Inside Logistics

Pallet rack safety myths

Ensuring the safety of storage systems and warehouse workers


An engineer is required to sign off on any modifications made to the racking. (Photo: Thinkstock)

April 8, 2013
by Chuck Leon

Chuck Leon

Racking and storage systems loom large and carry a heavy load. Your employees move around them all day long, loading and unloading them (and in some retail environments, the customers do the same too)—and yet, too often, racking systems are overlooked when it comes to health and safety.

Pallet racks are common in DCs, warehouses, retail operations, and manufacturing plants. Whether you installed them yourself or you inherited them when you purchased the space, you are required to adhere to standards, and to protect employees and customers from harm when they are working around them.

In November 2011, the Ontario Ministry of Labour conducted a racking blitz and inspected over 977 workplaces. The blitz resulted in over 3,063 orders being issued, including 118 stop work orders.

Here are five common myths about racking safety that should be addressed.

MYTH 1: There are no standards for the safe use of pallet racks.

This isn’t true at all. In Ontario, the Occupational Health and Safety Act (OHSA) says companies must maintain equipment in good condition (OHSA, section 25(1)(b)) and provide safety information and instruction to workers as appropriate (OHSA, section 25(2)(a)). Sections 7 (pre-start health and safety review), 45 (manual material handling) and 51 (lift truck safety) of the Industrial Establishments Regulation are also important.

The first step to ensuring the safe use of pallet racks is to access a recognized source for proper procedures. The Canadian Standards Association (CSA) has two standards that provide the information you need:

  • CSA A344.1-05 User Guide for Steel Storage Racks;
  • CSA A344.2-05 Standard for the Design and Construction of Steel Storage Racks.

MYTH 2: Pallet racks collapse solely due to errors in installation.

Racks collapse due to poor design, incorrect installation, improper use, or flawed maintenance and repairs.

You should work with a reputable rack installation company to assess your storage needs and ensure you obtain the correct product. The same company should do the installation. You should conduct regular and thorough inspections using a checklist to help you focus on priorities and look for signs of damage such as cracked paint, dents and damaged components. Any damage discovered should be repaired.

MYTH 3: Inspection frequency depends upon damage and accident rates.

According to the CSA User Guide for Steel Storage Racks, the frequency of racking inspections should be governed by a number of factors, including the nature of the environment where the pallet rack is located, frequency of damage and local safety regulations.

You should always know what your local regulations for inspections are, and conduct inspections more frequency if you have a high incidence of racking damage and/or move product to and from storage racks on a frequent basis.

MYTH 4: If modifications to existing racking are made, the manufacturer assumes liability.

If racking modifications are made and not engineer-approved, the liability of a collapse will rest with the owner of the racking.

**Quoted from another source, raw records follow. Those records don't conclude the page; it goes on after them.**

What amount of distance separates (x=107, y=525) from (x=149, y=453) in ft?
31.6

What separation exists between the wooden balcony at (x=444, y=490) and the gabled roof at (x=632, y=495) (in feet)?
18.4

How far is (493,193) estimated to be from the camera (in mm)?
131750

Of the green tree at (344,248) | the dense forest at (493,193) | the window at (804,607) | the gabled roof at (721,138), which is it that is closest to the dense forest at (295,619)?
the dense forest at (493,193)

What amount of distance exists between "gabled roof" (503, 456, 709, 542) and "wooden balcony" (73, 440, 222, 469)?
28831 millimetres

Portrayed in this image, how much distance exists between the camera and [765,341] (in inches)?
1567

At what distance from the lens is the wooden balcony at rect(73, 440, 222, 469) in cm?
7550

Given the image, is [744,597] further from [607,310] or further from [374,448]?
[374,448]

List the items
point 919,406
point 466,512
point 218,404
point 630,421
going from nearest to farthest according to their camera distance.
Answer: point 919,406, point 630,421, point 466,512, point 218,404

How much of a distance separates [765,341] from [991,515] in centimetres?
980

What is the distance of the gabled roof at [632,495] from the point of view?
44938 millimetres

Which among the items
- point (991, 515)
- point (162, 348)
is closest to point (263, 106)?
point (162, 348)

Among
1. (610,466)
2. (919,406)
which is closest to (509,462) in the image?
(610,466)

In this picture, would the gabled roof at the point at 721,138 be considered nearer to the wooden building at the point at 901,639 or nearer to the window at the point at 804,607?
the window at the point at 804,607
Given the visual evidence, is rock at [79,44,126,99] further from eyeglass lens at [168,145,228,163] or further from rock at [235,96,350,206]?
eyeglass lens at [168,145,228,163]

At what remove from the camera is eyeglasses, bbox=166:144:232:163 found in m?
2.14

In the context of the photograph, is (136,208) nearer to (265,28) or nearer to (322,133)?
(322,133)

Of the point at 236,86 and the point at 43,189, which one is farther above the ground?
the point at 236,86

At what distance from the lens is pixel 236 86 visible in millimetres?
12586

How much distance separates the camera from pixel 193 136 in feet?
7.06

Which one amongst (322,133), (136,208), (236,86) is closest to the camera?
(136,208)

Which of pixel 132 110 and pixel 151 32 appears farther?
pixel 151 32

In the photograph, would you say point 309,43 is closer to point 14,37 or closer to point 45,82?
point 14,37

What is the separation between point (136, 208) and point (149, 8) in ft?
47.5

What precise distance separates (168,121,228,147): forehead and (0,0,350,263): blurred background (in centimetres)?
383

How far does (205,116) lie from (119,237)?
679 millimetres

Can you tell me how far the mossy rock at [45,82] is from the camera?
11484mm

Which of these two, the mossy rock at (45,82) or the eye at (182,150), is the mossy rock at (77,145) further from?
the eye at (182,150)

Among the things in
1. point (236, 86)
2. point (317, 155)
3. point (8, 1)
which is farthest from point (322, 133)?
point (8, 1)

If the racking was there when you moved in, you’re still obligated to have the appropriate drawings and paperwork to show that standards were met. If you don’t, you’ll need to conduct a pre-start inspection. Do not attempt modifications or repairs without approval from a certified engineer or a rack maintenance repair company.

MYTH 5: Keeping employees safe around racking requires little training or supervision.

Supervisors need to take a “hands on” approach. That means walking the floor of the warehouse on a regular basis and observing the work habits of employees. You also need to be involved in the inspection process. It’s critical that you are properly trained so you understand what you’re looking for and can spot potential hazards or unsafe behaviour before an incident occurs.

Storing items on multi-level racking systems is a learned skill. Employees need to be provided with the appropriate training to ensure they are using the equipment properly, they know how to do their jobs safely and they have the ability to spot potential issues and problems before they arise.

A successful racking safety program is a shared responsibility. It requires a commitment from all levels of the organization and the investment of time and resources.

Chuck Leon is a warehouse/material handling specialist with Workplace Safety & Prevention Services, part of Health and Safety Ontario. He is a Certified Registered Safety Professional (CRSP) with a Professional Materials Management (PMM) designation.